**DIRECTIONS FOR THIS TASK**:
Please reproduce verbatim the lines below, from the first through the one with "A: Sequence-level.".

Records from a collection:
____

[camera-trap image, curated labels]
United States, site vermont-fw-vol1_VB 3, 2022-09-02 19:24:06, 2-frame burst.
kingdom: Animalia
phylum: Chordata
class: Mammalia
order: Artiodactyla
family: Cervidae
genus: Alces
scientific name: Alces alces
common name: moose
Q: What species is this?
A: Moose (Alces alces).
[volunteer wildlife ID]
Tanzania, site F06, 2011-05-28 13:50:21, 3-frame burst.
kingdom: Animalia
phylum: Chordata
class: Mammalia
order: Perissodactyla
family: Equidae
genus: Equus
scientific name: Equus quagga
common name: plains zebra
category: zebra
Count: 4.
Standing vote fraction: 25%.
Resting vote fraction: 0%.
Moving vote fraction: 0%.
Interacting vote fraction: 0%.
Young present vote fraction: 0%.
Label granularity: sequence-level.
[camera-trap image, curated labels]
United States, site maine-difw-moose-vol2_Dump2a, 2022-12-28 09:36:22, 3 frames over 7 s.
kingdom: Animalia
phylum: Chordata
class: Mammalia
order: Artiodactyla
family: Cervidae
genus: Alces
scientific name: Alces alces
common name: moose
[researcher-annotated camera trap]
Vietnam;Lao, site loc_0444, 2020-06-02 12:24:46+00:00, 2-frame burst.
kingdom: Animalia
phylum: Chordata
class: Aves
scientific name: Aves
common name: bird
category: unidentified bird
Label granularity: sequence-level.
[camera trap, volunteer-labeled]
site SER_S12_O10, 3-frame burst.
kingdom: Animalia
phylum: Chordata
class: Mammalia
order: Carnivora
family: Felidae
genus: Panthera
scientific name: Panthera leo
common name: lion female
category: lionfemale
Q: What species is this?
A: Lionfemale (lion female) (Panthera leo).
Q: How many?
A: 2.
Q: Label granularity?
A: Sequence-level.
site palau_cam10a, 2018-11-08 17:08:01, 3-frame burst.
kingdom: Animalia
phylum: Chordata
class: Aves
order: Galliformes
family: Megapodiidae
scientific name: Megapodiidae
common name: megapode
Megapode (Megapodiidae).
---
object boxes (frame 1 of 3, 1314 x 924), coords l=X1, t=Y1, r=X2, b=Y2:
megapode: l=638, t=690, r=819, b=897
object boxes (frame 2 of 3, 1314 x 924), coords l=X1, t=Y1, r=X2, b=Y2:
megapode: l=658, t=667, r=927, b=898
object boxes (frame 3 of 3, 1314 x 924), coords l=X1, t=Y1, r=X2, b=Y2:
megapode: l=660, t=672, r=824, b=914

____

**ANSWER SPACE**:
[camera-trap image, curated labels]
United States, site vermont-fw-vol1_VB 3, 2022-09-02 19:24:06, 2-frame burst.
kingdom: Animalia
phylum: Chordata
class: Mammalia
order: Artiodactyla
family: Cervidae
genus: Alces
scientific name: Alces alces
common name: moose
Q: What species is this?
A: Moose (Alces alces).
[volunteer wildlife ID]
Tanzania, site F06, 2011-05-28 13:50:21, 3-frame burst.
kingdom: Animalia
phylum: Chordata
class: Mammalia
order: Perissodactyla
family: Equidae
genus: Equus
scientific name: Equus quagga
common name: plains zebra
category: zebra
Count: 4.
Standing vote fraction: 25%.
Resting vote fraction: 0%.
Moving vote fraction: 0%.
Interacting vote fraction: 0%.
Young present vote fraction: 0%.
Label granularity: sequence-level.
[camera-trap image, curated labels]
United States, site maine-difw-moose-vol2_Dump2a, 2022-12-28 09:36:22, 3 frames over 7 s.
kingdom: Animalia
phylum: Chordata
class: Mammalia
order: Artiodactyla
family: Cervidae
genus: Alces
scientific name: Alces alces
common name: moose
[researcher-annotated camera trap]
Vietnam;Lao, site loc_0444, 2020-06-02 12:24:46+00:00, 2-frame burst.
kingdom: Animalia
phylum: Chordata
class: Aves
scientific name: Aves
common name: bird
category: unidentified bird
Label granularity: sequence-level.
[camera trap, volunteer-labeled]
site SER_S12_O10, 3-frame burst.
kingdom: Animalia
phylum: Chordata
class: Mammalia
order: Carnivora
family: Felidae
genus: Panthera
scientific name: Panthera leo
common name: lion female
category: lionfemale
Q: What species is this?
A: Lionfemale (lion female) (Panthera leo).
Q: How many?
A: 2.
Q: Label granularity?
A: Sequence-level.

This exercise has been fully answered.